Performance statistics reported in Snowsight are not indicative of query performance for driver-based workloads.

Understand your use case

Testing for the outcome you are looking for is very important. Understanding how hybrid tables will augment your architecture is important when designing your tests.

Design your test scenario:

  • Do you require a high volume of UPDATE, INSERT, or DELETE statements?

  • Does your application need fast access to indexed data?

  • Do you have batch jobs you would like to run more often without impacting SELECT performance?

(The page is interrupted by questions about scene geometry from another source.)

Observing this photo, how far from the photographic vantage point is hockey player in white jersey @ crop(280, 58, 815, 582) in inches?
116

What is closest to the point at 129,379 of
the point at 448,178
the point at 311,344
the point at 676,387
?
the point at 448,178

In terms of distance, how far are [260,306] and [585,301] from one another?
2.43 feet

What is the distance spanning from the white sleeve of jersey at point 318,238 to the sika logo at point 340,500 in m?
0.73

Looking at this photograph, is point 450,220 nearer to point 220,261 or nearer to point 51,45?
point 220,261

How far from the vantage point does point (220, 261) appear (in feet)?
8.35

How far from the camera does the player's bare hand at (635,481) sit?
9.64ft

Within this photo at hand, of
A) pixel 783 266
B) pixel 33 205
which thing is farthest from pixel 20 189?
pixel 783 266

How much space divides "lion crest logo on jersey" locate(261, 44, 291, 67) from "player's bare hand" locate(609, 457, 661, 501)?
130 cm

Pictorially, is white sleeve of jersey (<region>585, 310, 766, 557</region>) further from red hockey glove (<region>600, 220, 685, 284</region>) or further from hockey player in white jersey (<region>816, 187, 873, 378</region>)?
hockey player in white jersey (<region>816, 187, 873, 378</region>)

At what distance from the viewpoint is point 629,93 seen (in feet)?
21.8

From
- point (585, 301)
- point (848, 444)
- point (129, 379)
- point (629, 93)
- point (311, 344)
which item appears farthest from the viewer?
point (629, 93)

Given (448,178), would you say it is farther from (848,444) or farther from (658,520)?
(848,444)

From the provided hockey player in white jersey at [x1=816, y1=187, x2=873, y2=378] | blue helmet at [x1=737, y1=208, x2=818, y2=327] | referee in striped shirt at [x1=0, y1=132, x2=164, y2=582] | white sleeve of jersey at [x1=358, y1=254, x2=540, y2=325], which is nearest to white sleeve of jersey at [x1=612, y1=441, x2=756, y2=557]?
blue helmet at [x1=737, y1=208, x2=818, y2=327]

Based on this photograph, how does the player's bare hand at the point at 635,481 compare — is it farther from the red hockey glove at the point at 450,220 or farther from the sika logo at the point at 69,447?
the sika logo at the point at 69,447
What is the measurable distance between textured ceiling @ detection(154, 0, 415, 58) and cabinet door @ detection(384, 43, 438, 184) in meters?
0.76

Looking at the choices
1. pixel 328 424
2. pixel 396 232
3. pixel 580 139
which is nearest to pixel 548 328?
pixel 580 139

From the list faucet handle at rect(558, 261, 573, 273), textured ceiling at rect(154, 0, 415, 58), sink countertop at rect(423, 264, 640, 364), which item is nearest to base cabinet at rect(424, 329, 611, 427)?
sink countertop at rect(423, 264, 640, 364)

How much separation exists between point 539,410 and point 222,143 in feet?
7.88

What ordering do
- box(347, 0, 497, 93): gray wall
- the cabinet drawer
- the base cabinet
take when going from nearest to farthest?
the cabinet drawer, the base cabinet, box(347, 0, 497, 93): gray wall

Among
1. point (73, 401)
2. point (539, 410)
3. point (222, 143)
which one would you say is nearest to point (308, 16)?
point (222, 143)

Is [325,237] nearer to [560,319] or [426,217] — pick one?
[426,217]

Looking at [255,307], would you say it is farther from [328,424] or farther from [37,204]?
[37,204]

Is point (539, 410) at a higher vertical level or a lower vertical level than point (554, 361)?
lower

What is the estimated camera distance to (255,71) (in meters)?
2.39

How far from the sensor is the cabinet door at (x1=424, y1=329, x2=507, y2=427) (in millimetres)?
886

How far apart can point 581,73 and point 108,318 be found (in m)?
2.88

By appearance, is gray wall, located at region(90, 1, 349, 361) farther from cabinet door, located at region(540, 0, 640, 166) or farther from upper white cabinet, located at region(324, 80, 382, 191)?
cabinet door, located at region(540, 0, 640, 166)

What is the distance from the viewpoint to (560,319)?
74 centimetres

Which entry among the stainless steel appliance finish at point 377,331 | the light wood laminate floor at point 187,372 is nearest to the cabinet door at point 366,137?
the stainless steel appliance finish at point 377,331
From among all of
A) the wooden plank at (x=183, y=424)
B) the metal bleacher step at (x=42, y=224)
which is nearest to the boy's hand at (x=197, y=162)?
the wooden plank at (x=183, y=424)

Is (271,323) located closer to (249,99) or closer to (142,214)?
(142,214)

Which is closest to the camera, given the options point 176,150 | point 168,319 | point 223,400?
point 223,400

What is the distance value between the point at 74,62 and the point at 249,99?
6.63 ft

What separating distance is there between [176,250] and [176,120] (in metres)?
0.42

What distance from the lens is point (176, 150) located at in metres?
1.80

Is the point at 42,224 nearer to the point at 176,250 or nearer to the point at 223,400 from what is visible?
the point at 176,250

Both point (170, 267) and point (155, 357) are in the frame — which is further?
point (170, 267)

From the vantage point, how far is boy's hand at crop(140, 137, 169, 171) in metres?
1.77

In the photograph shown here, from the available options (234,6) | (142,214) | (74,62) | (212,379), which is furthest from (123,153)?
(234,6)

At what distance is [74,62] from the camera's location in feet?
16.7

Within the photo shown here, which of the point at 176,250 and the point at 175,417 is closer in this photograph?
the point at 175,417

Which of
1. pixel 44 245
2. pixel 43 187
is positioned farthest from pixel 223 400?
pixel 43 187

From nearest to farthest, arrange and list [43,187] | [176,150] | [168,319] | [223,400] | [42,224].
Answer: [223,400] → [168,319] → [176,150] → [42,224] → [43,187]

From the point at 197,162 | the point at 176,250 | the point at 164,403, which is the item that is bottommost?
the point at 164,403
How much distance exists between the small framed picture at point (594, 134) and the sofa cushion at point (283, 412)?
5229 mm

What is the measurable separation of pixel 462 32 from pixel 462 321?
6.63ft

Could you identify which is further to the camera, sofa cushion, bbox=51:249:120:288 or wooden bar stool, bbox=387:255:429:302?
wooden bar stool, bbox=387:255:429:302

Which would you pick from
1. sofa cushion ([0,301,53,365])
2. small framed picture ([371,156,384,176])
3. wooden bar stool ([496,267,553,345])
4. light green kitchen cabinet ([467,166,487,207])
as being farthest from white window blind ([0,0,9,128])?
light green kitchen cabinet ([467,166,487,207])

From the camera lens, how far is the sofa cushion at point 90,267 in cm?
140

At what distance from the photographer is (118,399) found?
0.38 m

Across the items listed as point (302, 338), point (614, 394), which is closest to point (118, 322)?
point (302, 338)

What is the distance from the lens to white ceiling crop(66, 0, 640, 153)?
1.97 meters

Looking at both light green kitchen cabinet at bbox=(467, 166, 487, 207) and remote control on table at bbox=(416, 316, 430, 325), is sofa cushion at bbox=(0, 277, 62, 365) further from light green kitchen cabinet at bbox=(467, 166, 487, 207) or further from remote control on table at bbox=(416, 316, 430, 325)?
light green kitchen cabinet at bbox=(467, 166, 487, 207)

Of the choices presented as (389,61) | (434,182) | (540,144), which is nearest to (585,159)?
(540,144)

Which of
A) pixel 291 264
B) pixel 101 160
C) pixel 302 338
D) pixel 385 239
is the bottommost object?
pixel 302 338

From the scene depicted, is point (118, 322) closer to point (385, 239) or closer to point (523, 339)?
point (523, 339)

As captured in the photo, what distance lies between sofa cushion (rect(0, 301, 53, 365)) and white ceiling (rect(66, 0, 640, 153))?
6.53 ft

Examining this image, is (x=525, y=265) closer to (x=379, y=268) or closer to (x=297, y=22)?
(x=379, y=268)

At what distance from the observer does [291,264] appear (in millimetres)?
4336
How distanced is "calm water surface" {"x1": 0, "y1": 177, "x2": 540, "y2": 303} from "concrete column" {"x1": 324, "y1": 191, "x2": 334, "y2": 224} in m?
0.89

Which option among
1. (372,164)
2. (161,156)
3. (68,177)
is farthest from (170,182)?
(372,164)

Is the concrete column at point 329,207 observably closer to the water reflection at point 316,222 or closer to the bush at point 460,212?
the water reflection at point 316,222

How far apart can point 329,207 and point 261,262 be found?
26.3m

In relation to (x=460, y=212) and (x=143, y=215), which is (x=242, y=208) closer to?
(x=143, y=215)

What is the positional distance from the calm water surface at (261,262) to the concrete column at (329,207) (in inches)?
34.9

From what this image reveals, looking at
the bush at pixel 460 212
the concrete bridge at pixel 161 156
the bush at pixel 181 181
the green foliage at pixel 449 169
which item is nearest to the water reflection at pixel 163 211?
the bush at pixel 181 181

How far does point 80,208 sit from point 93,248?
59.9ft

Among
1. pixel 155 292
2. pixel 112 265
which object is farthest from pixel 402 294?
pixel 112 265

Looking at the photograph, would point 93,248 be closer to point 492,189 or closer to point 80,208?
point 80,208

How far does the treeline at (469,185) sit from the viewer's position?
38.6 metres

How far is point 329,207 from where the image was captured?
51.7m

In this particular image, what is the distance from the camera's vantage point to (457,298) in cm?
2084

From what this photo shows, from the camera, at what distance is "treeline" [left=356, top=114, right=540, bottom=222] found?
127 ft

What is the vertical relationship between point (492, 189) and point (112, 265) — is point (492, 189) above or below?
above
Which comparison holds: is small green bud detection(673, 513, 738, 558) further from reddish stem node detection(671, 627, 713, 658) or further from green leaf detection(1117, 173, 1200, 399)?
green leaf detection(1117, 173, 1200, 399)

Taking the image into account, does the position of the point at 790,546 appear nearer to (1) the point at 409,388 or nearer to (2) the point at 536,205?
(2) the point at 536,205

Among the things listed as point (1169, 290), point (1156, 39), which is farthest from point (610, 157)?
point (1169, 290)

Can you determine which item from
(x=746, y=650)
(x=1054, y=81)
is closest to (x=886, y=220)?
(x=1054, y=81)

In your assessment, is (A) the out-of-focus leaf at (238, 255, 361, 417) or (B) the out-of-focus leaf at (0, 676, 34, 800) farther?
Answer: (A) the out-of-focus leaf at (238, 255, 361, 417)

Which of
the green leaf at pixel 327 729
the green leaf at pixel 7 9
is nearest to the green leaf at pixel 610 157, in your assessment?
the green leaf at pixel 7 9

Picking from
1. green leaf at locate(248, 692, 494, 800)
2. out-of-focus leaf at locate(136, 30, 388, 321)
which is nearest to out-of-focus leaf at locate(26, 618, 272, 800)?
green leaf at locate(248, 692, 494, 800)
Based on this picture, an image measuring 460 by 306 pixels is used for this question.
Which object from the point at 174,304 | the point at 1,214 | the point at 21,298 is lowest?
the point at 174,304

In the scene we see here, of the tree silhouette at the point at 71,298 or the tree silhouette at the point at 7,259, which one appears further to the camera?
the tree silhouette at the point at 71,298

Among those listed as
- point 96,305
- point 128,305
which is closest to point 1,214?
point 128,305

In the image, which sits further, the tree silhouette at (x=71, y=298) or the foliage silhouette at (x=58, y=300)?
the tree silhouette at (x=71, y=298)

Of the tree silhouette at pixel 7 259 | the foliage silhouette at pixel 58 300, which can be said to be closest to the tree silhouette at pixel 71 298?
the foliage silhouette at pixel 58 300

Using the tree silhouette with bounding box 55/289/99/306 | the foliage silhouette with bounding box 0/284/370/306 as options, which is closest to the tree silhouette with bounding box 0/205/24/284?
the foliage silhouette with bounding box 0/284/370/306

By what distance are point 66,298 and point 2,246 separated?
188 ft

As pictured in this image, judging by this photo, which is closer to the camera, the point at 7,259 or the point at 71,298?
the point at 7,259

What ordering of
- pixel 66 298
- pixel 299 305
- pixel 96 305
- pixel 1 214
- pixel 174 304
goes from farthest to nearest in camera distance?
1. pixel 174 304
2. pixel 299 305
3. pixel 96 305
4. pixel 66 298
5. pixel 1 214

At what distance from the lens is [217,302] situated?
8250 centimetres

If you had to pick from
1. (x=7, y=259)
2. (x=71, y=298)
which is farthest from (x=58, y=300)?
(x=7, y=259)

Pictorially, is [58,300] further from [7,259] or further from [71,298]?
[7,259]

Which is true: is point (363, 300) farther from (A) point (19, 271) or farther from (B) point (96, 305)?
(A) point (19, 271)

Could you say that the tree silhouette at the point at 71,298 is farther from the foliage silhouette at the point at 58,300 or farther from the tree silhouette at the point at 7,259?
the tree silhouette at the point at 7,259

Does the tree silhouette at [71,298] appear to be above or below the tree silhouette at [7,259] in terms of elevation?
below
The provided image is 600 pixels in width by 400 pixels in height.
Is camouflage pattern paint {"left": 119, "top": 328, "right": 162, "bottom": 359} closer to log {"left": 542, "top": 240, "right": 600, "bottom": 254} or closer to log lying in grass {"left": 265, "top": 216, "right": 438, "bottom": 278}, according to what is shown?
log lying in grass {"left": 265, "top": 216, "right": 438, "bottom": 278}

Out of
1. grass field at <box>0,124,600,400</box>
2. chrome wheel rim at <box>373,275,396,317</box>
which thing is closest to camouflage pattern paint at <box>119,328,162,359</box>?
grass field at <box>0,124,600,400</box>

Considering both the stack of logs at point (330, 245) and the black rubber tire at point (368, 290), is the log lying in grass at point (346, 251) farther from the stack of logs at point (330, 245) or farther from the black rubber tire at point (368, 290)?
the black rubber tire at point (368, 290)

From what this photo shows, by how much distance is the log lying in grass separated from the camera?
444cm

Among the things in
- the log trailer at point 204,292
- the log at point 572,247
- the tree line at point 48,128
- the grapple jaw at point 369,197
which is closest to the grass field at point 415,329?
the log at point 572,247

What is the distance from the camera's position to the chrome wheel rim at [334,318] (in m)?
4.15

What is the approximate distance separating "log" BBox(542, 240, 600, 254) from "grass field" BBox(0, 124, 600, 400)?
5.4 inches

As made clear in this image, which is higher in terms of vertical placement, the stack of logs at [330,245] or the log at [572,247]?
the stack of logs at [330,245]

  • What do you want to measure during the test?

Select a test framework

Performance testing frameworks are ubiquitous in software development. Most customers have testing frameworks that are already in place and can be used to test hybrid tables. Regardless of the test framework you select, it needs to be able to:

  • Authenticate with Snowflake using shared key authentication

  • Support multi-threaded query execution

  • Issue queries as prepared statements, binding variables as needed

  • Create a mix of INSERT, UPDATE, DELETE, and SELECT queries

Ideally, your framework will track query execution time for each request in each thread to calculate:

  • Total query throughput

  • Min, max, average, and standard deviation of response time

  • Total bytes received per query

Execute the test

The hybrid tables query optimizer takes some time to “warm up” and establish a steady-state latency. This warm-up period can vary based on the amount of data, the number of indexes, and the complexity of the query. For most test cases, a warm-up period of 1-2 minutes is sufficient. Longer warm-up periods may be required.

Tip

The warm-up period ends when the throughput and latency curves converge to a steady state.

This is a typical performance test result for random queries on a single hybrid table. Note that the performance improves over time and achieves a steady state after a few seconds:

Hybrid tables performance test curves

Note

The time to achieve steady-state response times varies depending on many factors and can take several minutes.